Exercise details:
How many lines in the material below contain the word "site"? Answer with the number alone.

Data extract:

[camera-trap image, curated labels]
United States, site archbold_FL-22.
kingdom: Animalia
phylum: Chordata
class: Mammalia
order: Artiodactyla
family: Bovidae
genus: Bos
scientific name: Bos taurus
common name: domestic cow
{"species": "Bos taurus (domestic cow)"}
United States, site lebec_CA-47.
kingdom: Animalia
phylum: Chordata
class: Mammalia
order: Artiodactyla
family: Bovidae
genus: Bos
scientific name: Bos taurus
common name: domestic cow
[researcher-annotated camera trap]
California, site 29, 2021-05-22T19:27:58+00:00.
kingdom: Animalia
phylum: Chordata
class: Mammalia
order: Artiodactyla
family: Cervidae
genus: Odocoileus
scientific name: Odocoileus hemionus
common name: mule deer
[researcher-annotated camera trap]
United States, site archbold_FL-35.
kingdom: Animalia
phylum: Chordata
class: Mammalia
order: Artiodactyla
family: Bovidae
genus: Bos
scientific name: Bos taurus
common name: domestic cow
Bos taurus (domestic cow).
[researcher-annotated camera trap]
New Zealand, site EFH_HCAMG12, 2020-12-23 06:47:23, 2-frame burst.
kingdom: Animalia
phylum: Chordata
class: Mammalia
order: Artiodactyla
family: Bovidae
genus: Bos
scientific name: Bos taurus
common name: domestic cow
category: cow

Answer area:
5